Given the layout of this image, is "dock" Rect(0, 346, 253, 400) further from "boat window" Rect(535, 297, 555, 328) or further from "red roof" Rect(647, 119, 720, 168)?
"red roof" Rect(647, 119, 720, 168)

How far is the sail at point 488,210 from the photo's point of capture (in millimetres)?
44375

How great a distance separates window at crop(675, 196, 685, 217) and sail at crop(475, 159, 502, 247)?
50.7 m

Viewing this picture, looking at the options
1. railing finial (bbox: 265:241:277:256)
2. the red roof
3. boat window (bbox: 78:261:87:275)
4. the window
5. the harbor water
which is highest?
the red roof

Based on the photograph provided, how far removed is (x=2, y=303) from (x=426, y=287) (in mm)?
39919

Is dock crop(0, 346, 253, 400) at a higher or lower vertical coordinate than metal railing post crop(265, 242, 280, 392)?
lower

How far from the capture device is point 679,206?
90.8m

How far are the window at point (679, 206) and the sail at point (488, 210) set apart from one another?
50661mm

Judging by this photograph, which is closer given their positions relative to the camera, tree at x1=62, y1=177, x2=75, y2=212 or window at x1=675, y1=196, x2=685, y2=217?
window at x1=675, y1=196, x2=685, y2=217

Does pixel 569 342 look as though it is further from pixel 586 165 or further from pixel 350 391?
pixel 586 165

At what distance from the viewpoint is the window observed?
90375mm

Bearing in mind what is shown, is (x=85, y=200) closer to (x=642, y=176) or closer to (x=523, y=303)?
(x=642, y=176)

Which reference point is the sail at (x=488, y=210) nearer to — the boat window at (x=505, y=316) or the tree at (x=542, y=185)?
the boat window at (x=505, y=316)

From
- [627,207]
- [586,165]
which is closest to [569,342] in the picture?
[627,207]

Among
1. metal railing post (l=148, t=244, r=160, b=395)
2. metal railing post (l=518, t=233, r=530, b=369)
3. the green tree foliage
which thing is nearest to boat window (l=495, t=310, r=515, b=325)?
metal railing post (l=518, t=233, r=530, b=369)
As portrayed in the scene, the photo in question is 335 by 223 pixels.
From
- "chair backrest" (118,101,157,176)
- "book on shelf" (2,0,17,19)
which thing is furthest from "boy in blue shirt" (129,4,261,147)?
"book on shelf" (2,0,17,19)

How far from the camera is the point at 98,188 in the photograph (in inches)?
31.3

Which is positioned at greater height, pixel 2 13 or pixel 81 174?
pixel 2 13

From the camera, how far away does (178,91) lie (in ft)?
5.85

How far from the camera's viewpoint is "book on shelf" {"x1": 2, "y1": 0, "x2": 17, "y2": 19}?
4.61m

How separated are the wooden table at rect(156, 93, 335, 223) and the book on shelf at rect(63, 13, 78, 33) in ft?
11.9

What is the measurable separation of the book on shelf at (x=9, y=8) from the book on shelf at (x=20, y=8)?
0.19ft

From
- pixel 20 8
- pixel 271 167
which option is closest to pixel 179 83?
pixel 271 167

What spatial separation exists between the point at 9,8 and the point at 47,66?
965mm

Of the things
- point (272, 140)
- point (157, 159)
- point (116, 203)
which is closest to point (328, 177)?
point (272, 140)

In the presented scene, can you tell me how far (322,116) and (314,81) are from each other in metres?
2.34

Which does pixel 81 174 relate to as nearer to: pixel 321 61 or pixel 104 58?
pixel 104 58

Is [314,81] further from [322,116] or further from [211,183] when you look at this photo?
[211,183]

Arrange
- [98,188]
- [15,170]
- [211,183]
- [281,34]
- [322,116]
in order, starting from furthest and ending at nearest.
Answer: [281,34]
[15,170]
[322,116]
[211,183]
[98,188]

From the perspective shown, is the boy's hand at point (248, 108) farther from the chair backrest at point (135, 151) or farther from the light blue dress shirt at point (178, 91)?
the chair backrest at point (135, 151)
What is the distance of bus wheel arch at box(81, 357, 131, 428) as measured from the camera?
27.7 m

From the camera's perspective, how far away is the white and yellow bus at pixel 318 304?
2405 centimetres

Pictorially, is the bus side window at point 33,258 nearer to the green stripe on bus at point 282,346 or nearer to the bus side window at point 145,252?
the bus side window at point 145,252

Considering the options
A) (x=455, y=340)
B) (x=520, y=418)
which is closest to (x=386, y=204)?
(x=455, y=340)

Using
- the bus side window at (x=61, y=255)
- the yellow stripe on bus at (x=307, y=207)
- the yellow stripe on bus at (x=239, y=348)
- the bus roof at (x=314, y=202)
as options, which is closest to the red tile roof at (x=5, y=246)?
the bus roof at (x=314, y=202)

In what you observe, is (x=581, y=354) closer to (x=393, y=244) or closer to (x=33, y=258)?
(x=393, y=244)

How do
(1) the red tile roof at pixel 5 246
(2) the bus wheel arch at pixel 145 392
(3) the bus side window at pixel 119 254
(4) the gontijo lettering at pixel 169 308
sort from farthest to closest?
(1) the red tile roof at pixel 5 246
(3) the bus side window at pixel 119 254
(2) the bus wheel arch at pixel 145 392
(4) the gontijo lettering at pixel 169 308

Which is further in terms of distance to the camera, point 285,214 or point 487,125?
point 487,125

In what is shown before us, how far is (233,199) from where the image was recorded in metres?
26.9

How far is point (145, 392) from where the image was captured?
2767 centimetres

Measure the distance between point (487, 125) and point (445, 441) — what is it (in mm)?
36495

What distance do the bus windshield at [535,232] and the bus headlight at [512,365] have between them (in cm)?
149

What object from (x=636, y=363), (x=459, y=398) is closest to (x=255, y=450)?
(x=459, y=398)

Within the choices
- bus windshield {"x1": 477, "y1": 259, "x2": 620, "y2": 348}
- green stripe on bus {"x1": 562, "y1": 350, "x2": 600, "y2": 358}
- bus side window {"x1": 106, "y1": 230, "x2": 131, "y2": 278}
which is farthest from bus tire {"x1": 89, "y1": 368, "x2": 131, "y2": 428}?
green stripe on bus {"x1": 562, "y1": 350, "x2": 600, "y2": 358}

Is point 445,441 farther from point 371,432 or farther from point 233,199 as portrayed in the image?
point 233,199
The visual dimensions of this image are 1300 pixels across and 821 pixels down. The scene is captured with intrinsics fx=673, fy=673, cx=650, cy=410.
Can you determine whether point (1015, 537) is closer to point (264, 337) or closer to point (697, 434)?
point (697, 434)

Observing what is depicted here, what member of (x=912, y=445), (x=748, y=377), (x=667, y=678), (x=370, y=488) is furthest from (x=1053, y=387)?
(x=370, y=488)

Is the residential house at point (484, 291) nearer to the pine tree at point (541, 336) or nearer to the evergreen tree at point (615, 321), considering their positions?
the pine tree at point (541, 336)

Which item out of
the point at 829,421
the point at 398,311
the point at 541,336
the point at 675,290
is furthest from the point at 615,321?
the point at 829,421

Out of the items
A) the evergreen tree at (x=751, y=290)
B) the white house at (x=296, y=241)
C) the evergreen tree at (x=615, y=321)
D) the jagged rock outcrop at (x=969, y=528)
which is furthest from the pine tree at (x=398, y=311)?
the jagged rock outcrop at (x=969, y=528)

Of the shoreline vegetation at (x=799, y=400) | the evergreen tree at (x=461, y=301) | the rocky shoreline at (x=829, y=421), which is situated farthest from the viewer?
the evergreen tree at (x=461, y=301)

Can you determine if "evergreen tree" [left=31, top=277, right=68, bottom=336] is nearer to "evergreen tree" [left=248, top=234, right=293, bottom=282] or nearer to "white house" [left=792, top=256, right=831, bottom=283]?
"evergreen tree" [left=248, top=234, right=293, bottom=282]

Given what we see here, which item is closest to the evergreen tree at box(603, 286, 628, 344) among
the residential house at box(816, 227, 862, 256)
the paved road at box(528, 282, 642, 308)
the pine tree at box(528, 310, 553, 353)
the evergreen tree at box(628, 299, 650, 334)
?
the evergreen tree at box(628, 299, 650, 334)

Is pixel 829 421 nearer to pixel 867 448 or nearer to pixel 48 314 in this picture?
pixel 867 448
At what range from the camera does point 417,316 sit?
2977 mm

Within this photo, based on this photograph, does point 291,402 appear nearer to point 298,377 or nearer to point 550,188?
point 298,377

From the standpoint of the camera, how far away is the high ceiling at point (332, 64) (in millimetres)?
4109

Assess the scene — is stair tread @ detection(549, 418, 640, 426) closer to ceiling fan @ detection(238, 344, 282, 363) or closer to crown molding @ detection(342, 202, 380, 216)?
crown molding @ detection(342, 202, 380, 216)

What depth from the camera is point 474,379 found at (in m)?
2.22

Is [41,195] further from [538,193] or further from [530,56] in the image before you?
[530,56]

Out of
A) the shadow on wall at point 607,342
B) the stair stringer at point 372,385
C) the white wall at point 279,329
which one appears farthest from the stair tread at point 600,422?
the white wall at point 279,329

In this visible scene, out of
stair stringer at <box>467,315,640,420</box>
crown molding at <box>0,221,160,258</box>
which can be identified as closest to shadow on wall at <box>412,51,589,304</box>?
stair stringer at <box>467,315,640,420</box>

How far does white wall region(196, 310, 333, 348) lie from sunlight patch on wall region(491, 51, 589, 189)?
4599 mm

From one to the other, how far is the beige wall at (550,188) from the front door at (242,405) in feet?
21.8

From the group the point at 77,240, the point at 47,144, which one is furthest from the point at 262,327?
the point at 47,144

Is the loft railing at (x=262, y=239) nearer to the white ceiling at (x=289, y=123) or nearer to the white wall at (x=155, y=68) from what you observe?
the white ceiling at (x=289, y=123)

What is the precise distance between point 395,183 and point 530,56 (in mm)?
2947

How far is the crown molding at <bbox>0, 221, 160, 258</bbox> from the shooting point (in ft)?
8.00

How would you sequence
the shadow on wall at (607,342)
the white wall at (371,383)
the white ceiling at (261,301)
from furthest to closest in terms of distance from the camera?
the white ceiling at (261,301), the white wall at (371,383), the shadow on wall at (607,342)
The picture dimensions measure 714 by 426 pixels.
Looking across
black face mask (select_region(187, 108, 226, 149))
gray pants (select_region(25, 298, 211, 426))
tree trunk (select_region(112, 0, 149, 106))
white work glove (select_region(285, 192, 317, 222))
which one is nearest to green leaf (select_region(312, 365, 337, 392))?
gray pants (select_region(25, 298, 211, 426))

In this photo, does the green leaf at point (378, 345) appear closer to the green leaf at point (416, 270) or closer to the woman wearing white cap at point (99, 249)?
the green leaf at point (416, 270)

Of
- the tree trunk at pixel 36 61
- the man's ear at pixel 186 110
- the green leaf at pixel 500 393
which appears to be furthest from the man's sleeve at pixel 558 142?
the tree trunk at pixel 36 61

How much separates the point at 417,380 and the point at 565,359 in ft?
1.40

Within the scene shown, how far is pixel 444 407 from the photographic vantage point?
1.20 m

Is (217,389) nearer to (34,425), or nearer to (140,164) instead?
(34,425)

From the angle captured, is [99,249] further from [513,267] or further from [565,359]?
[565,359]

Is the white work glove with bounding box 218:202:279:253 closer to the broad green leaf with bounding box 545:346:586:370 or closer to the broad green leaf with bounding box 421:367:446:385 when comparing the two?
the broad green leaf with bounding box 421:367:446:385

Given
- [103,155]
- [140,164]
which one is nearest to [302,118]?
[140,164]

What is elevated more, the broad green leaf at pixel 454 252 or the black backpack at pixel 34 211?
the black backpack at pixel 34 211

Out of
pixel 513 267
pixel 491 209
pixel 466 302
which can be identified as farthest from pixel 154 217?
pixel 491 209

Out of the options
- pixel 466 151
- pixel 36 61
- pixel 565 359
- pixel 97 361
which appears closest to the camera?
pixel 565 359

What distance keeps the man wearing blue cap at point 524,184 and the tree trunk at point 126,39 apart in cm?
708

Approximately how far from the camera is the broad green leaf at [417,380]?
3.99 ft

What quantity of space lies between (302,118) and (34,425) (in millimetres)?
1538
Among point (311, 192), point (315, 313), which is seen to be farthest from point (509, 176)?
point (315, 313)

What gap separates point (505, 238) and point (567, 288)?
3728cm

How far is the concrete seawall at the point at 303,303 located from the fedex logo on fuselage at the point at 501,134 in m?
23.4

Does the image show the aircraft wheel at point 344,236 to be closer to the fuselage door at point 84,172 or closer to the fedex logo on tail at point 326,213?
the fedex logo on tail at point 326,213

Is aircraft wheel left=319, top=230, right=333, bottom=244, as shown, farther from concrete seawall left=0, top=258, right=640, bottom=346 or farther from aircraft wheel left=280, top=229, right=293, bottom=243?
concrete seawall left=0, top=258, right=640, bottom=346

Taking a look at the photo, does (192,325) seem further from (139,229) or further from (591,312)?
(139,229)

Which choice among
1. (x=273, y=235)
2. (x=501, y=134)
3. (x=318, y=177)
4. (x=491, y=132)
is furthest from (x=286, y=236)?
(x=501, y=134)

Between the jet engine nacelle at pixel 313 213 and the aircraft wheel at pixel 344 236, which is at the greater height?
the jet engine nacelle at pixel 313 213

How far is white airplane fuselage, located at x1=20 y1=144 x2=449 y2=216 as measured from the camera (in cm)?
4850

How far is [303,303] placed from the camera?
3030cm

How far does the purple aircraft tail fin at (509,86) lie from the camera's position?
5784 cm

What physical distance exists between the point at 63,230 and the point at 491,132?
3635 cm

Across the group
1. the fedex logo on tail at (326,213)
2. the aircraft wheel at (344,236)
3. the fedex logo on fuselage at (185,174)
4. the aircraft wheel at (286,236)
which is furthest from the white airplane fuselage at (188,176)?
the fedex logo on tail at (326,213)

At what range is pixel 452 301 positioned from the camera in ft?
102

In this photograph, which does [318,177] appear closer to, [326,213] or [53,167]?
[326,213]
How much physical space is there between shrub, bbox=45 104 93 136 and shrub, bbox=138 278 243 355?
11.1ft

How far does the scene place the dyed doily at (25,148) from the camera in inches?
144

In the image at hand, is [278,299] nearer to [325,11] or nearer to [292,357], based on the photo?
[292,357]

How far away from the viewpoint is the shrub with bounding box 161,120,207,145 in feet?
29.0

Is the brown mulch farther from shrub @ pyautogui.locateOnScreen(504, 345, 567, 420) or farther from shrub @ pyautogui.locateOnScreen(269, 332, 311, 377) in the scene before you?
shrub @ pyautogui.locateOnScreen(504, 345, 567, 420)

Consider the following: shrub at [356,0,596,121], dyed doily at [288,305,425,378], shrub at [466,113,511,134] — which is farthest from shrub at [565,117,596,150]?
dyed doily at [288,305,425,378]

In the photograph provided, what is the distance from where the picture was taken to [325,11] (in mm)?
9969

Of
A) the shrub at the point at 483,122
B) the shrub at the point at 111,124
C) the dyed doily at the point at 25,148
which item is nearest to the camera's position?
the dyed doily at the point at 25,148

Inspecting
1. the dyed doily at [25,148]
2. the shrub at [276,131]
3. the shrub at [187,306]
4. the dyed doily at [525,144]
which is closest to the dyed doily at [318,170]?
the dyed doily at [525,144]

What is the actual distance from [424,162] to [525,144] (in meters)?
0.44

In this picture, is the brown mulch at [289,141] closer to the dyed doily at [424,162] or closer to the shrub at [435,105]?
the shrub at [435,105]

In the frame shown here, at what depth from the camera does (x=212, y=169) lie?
**********
[PROBLEM]: Starting at the line that contains "How far does the purple", copy each line exactly through the end of the listing above. Include that first line and the last one, and add nothing.

[TASK OUTPUT]:
How far does the purple aircraft tail fin at (509,86) lie from the camera's position?
5784 cm

What physical distance exists between the point at 63,230 and the point at 491,132?
3635 cm

Across the group
1. the fedex logo on tail at (326,213)
2. the aircraft wheel at (344,236)
3. the fedex logo on fuselage at (185,174)
4. the aircraft wheel at (286,236)
which is furthest from the white airplane fuselage at (188,176)?
the fedex logo on tail at (326,213)

At what range is pixel 452 301 positioned from the camera in ft?
102

In this photograph, which does [318,177] appear closer to, [326,213] or [53,167]?
[326,213]
How much physical space is there between shrub, bbox=45 104 93 136 and shrub, bbox=138 278 243 355?
11.1ft

How far does the scene place the dyed doily at (25,148) from the camera in inches?
144

In the image at hand, is [278,299] nearer to [325,11] or nearer to [292,357], based on the photo?
[292,357]

How far away from the viewpoint is the shrub with bounding box 161,120,207,145 in feet?
29.0

Is the brown mulch farther from shrub @ pyautogui.locateOnScreen(504, 345, 567, 420) or farther from shrub @ pyautogui.locateOnScreen(269, 332, 311, 377) in the scene before you?
shrub @ pyautogui.locateOnScreen(504, 345, 567, 420)

Consider the following: shrub at [356,0,596,121], dyed doily at [288,305,425,378], shrub at [466,113,511,134] — which is farthest from shrub at [565,117,596,150]?
dyed doily at [288,305,425,378]

In the photograph provided, what is the distance from where the picture was taken to [325,11] (in mm)?
9969

Of
A) the shrub at the point at 483,122
B) the shrub at the point at 111,124
C) the dyed doily at the point at 25,148
which item is nearest to the camera's position?
the dyed doily at the point at 25,148

Inspecting
1. the dyed doily at [25,148]
2. the shrub at [276,131]
3. the shrub at [187,306]
4. the dyed doily at [525,144]
which is closest to the dyed doily at [318,170]?
the dyed doily at [525,144]

What is the actual distance from [424,162] to [525,144] (in meters)?
0.44

In this picture, is the brown mulch at [289,141] closer to the dyed doily at [424,162] or closer to the shrub at [435,105]?
the shrub at [435,105]

In the frame shown here, at what depth from the camera does (x=212, y=169) lie?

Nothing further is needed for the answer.